HOB - Hospital Oftalmológico de Brasília (DF) — Prova 2020
Dos estrógenos utilizados nos anticoncepcionais combinados orais, os considerados naturais são:
Valerato de Estradiol e 17 Beta estradiol = estrógenos naturais em ACOs combinados.
O valerato de estradiol e o 17 beta estradiol são considerados estrógenos naturais e são utilizados em alguns anticoncepcionais orais combinados, oferecendo um perfil mais próximo ao estrogênio endógeno em comparação com o etinilestradiol, que é um estrogênio sintético.
Os anticoncepcionais orais combinados (ACOs) são um método contraceptivo amplamente utilizado, que contém uma combinação de um estrogênio e um progestagênio. A escolha do tipo de estrogênio e progestagênio influencia o perfil de segurança e eficácia do contraceptivo. Tradicionalmente, o estrogênio mais comum nos ACOs é o etinilestradiol, um estrogênio sintético com alta potência e boa biodisponibilidade oral. No entanto, nos últimos anos, houve um crescente interesse em estrógenos considerados "naturais" ou bioidênticos, como o valerato de estradiol e o 17 beta estradiol. O valerato de estradiol é um pró-fármaco que é metabolizado em 17 beta estradiol no organismo, que é o estrogênio endógeno principal. A utilização desses estrógenos naturais em ACOs visa mimetizar mais de perto a fisiologia hormonal feminina, com o potencial de um perfil metabólico e de coagulação mais favorável, embora a relevância clínica dessas diferenças em termos de risco tromboembólico ainda seja objeto de pesquisa e debate.

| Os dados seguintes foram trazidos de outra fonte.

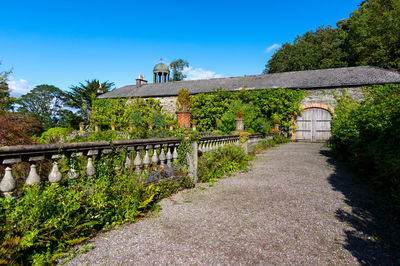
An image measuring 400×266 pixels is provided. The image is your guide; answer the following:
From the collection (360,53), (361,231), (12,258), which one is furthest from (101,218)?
(360,53)

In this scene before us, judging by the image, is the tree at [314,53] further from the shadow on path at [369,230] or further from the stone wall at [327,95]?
the shadow on path at [369,230]

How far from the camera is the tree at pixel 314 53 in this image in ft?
87.4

Estrógenos naturais (como valerato de estradiol e 17 beta estradiol) são quimicamente idênticos aos produzidos pelo corpo. Estrógenos sintéticos (como etinilestradiol) são modificados para aumentar sua potência e biodisponibilidade oral.

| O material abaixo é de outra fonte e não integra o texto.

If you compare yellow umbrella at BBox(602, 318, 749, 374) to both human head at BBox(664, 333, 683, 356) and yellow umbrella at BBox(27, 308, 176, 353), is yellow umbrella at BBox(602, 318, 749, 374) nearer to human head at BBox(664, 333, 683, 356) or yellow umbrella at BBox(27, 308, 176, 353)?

O etinilestradiol é amplamente utilizado devido à sua alta potência, boa biodisponibilidade oral e meia-vida prolongada, o que permite uma dosagem diária eficaz e um bom controle do ciclo.
Anticoncepcionais com estrógenos naturais podem ter um perfil metabólico mais favorável e menor impacto em alguns parâmetros de coagulação, potencialmente reduzindo o risco de eventos tromboembólicos em comparação com o etinilestradiol, embora a evidência ainda esteja em estudo.